- Promotional poster
- Music: Alan Doyle Bob Foster
- Lyrics: Alan Doyle Bob Foster
- Book: Alan Doyle Adam Brazier Ed Riche
- Setting: Atlantic Canada
- Basis: The Grand Seduction by Ken Scott Michael Dowse
- Premiere: June 14, 2022: Confederation Centre of the Arts, Charlottetown

= Tell Tale Harbour =

2022 musical

Tell Tale Harbour is a musical comedy with music and lyrics by Alan Doyle and Bob Foster, and a book by Doyle, Adam Brazier, and Ed Riche. It is based on the 2013 Canadian comedy film The Grand Seduction by Ken Scott and Michael Dowse. The musical, like the film, follows a small town who work together to try to convince a visiting doctor to make their beloved harbour village his new home.

== Premise ==
The musical is set in the fictional town of Tell Tale Harbour, a small harbour community in Atlantic Canada. The community is struggling due to the closure of the fish factory. However, the community is being considered for a frozen french fry facility, if the residents can manage to hire a full-time resident doctor. Led by the mischievous Frank, the residents of Tell Tale Harbour try to work together to lie, cheat, and con a visiting doctor to live and practice in their community.

== Production history ==
In November 2021, it was announced that Alan Doyle would star in Tell Tale Harbour, which he had co-created with Adam Brazier and Ed Riche.

Tell Tale Harbour premiered at the Charlottetown Festival in 2022. It played between June 14 and September 24, 2022, and performed to sell-out audiences. The production set a record for ticket sales at the Confederation Centre of the Arts, becoming the top selling show in the festival's history. The production was directed by Jillian Keiley and choreographed by Linda Garneau.

Following the original production, David and Hannah Mirvish encouraged the show's creative team to expand and refine the musical. The reworked musical, which includes new songs, returned to the Charlottetown Festival with direction by Brian Hill and choreography by Robin Calvert. It ran between June 14 and August 29, 2025. Following this run, the musical transferred to Toronto, where it played at the Royal Alexandra Theatre between September 23 and November 2, 2025.

== Cast and characters ==

| Role | Charlottetown | Charlottetown/Toronto |
| 2022 | 2025 |
| Frank | Alan Doyle |  |
| Kathleen | Michelle Bardach | Melissa MacKenzie |
| Dr.

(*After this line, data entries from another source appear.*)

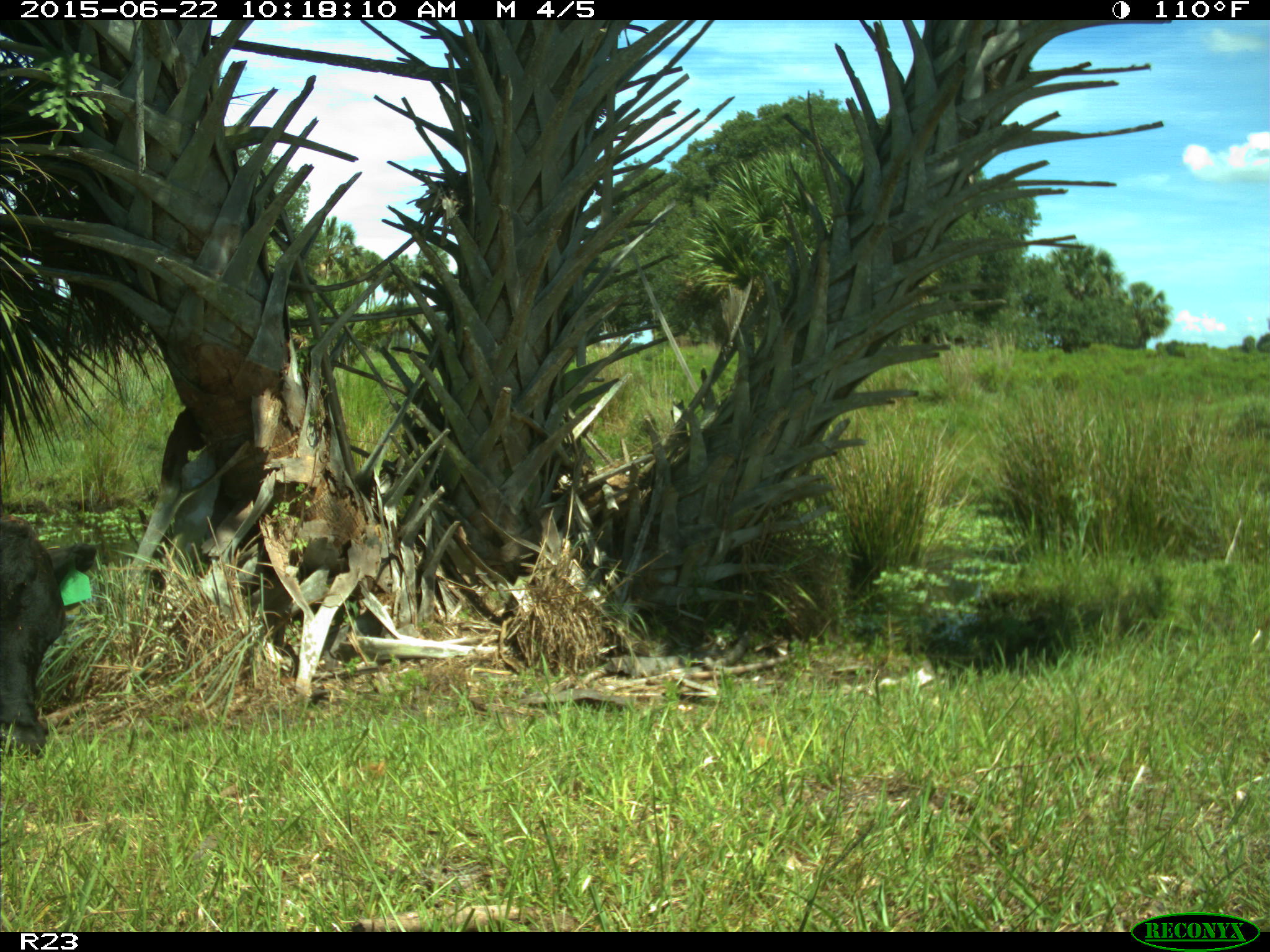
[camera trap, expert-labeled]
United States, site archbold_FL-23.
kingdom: Animalia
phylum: Chordata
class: Mammalia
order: Artiodactyla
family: Bovidae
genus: Bos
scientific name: Bos taurus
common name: domestic cow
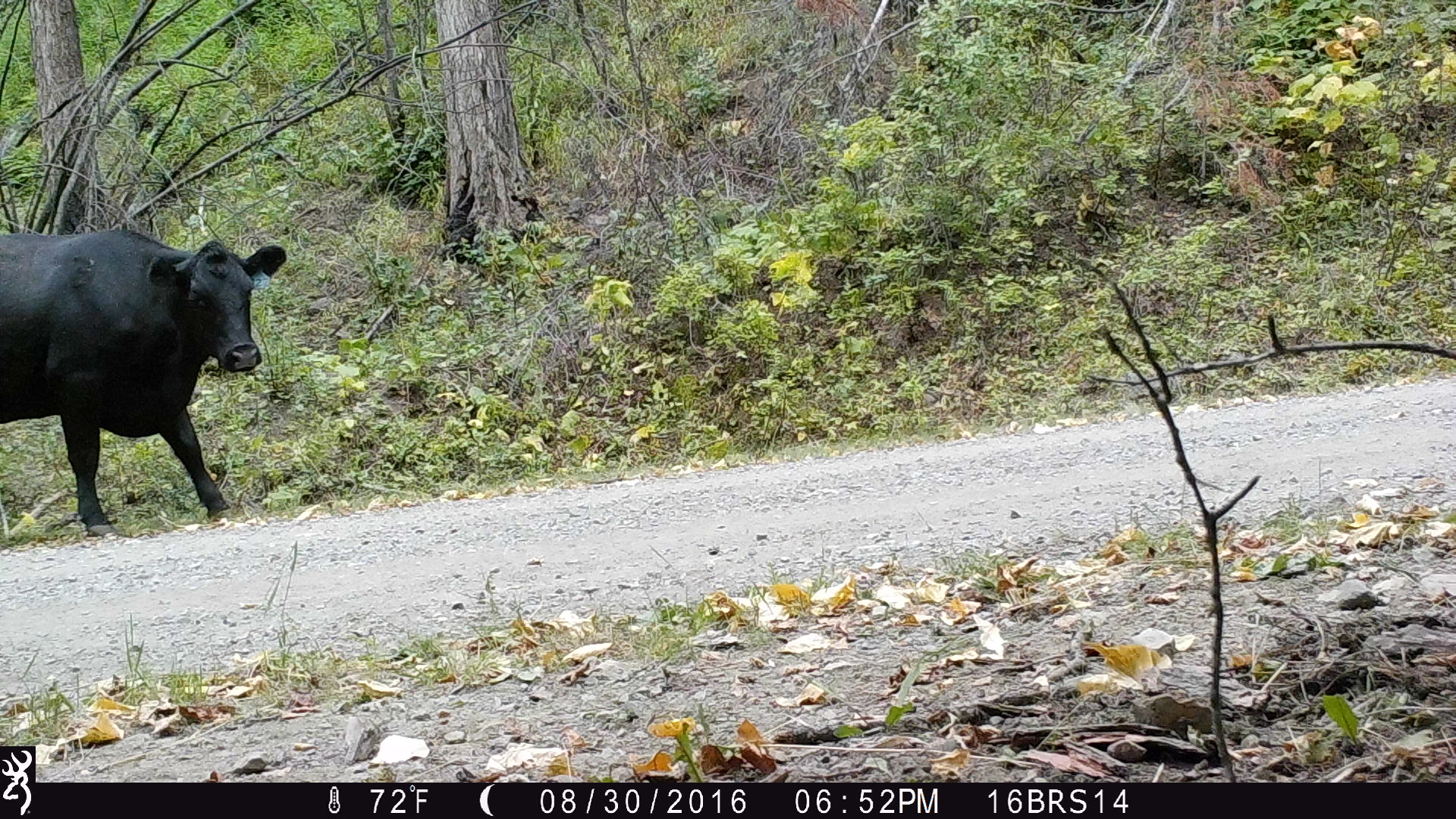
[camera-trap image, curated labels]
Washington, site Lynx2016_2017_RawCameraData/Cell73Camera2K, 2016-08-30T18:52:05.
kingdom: Animalia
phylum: Chordata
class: Mammalia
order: Artiodactyla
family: Bovidae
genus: Bos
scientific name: Bos taurus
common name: domestic cattle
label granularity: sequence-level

Chris | Jahlen Barnes | Kale Penny |
| Yvon | Laurie Murdoch |  |
| Vera | Charlotte Moore | Susan Henley |
| Barbara | Alison Woolridge |  |
| Henry | Jacob MacInnis | Daniel Williston |
| Gus | Cameron MacDuffee | Joel Cumber |
| Gina | Marlane O'Brien | Gabrielle Jones |
| Louise | Alana Hibbert | Karen Burthwright |
| Marie | Marquita Walsh | AP Bautista |
| Gord / Chip | Stephen Guy-McGrath |  |

== Cast recording ==
A cast recording featuring the cast of the original 2022 production was released.